— Questions d'étude —
1 > Recopiez le passage du texte d'étude qui va de « III. Question en » jusqu'à « la décision raisonnable. » inclusivement.
2 > Pouvez-vous résumer le texte d'étude en deux phrases ?
3 > Répondez à ces questions sur le texte d'étude :
(a) Quelle norme de contrôle les parties retiennent-elles ?
(b) Quelles caractéristiques d'une décision raisonnable l'arrêt Vavilov énumère-t-il ?
(c) Dans quels onglets du cartable national de documentation sur la Colombie figure l'information sur les membres dissidents des FARC ?

— Texte d'étude —
★ ★ ★ ★

III. Question en litige
[16] Les parties sont en accord qu’il y a seulement une question en litige :
IV. Norme de contrôle
[17] Les parties soutiennent, et je suis d’accord, que la norme de contrôle est celle de la décision raisonnable.
[18] Selon Canada (Ministre de la Citoyenneté et de l’Immigration) c Vavilov, 2019 CSC 65 [Vavilov], qui recherche un contrôle judiciaire a le fardeau de démontrer que la décision n’a pas les caractéristiques d’une décision raisonnable que sont la justification, la transparence et l’intelligibilité, la justification étant évaluée au regard des contraintes factuelles et juridiques pertinentes au cas (Vavilov aux para 99-100). Pour ce faire, la cour de révision est tenue au principe de la retenue judiciaire et adopte une attitude de respect à l’égard de la décision à l’étude (Vavilov aux para 13-14).
V. Analyse
A. La décision rendue par l’agent est-elle déraisonnable?
(1) Observations de la demanderesse
a) Les erreurs relatives à la crainte subjective
[19] La demanderesse soutient que dans son évaluation de la conduite de la demanderesse, la SPR n’a pas pris en compte son jeune âge à son arrivée aux États-Unis et de la barrière de la langue. Elle lui reproche également d’avoir ignoré le fait que l’Internal Revenue Agency est une agence indépendante des autorités de l’immigration, et que conséquemment, son inscription auprès de celle-ci n’avait aucun impact sur son risque d’appréhension par les autorités américaines.
b) Les erreurs relatives à la crainte face aux FARC
[20] La demanderesse prétend que la SPR a omis de considérer que son frère était en mesure d’identifier plusieurs membres des FARC et un laboratoire de transformation de drogues ainsi que ceux qui y travaillaient. La demanderesse soutient que, comme ces personnes sont susceptibles de s’en prendre à ceux qui seraient en mesure de les dénoncer aujourd’hui pour les crimes commis alors, ce manquement dans l’analyse de la SPR rend la décision déraisonnable à la lumière de la preuve documentaire sur la Colombie.
[21] La demanderesse ajoute que l’information contenue dans les onglets 7 et 7.4 du cartable national de documentation sur la Colombie [CND] confirme la présence continue de membres dissidents des FARC qui demeurent une source de risque pour la demanderesse. Elle prétend que, n’ayant pas expliqué pourquoi elle ignore cette documentation dans son analyse, la SPR a rendu une décision déraisonnable et inintelligible.

★ ★ ★ ★

— Données fournies —

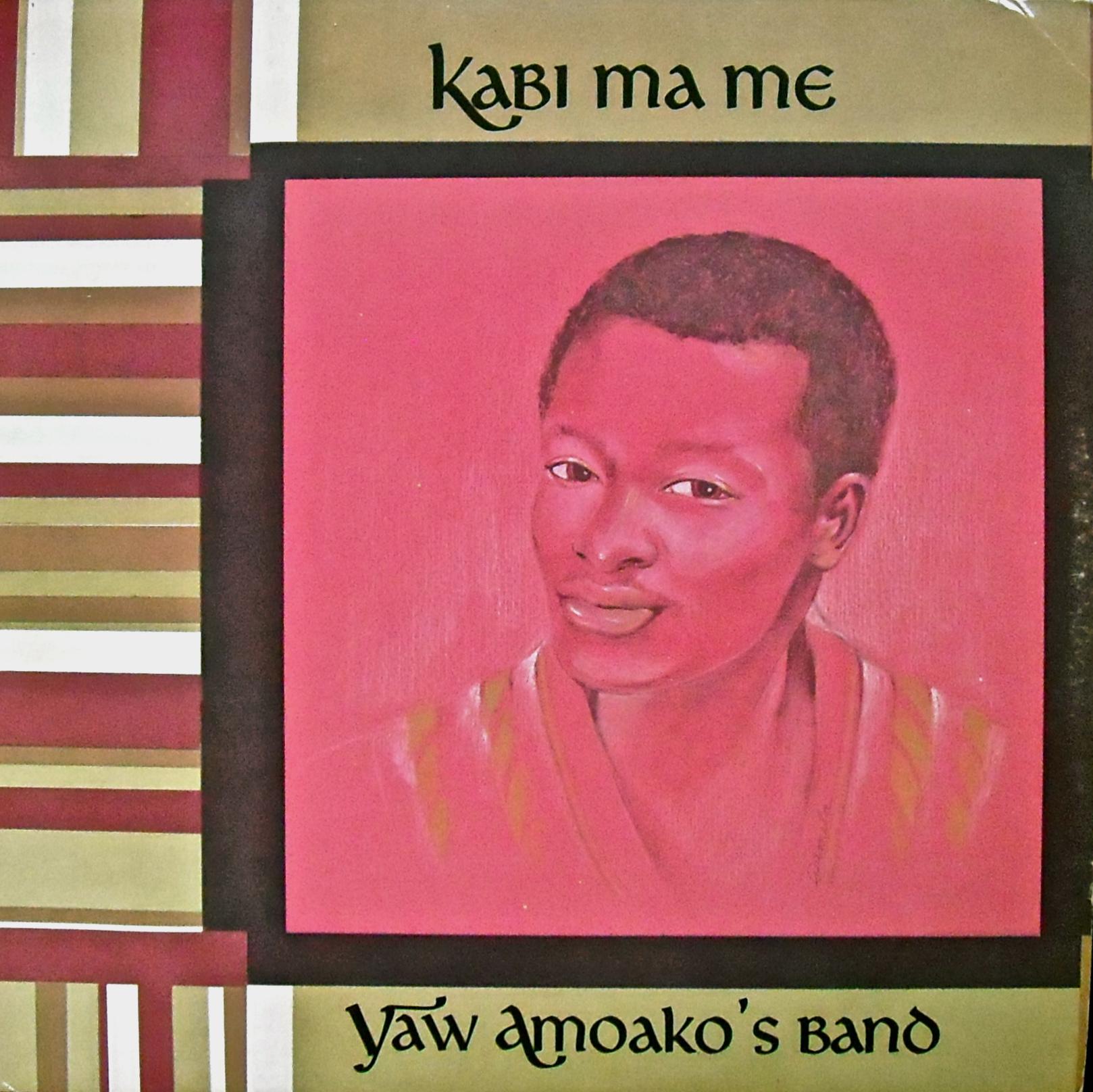 Kabi Ma Me (Makossa MA 7072) - Yaw Amoako's Band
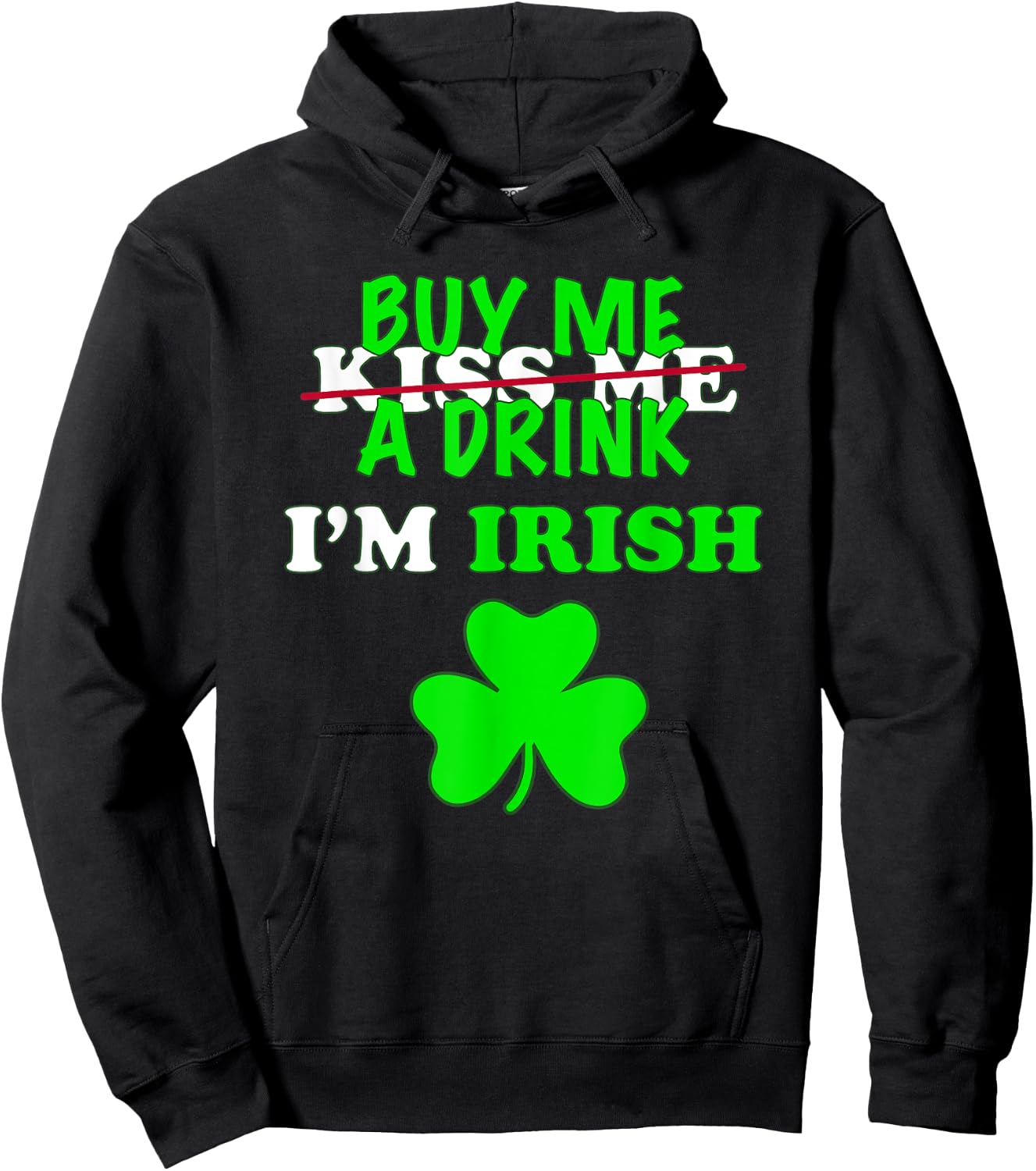 Kiss Buy Me A Drink Beer I'm Irish St Patrick's Day Mask Hoodie - Hoodie | Black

★ ★ ★ ★

— Réponses numérotées —
1 >
III. Question en litige
[16] Les parties sont en accord qu’il y a seulement une question en litige :
IV. Norme de contrôle
[17] Les parties soutiennent, et je suis d’accord, que la norme de contrôle est celle de la décision raisonnable.

2 > Les parties conviennent que la norme de contrôle applicable est celle de la décision raisonnable, telle que l'arrêt Vavilov la définit. La demanderesse reproche à la SPR d'avoir négligé, dans l'évaluation de sa crainte subjective, son jeune âge à son arrivée aux États-Unis, la barrière de la langue et l'indépendance de l'Internal Revenue Agency, puis d'avoir omis de considérer le risque lié aux FARC à la lumière de la preuve documentaire sur la Colombie.

3 >
(a) Celle de la décision raisonnable.
(b) La justification, la transparence et l'intelligibilité.
(c) Dans les onglets 7 et 7.4.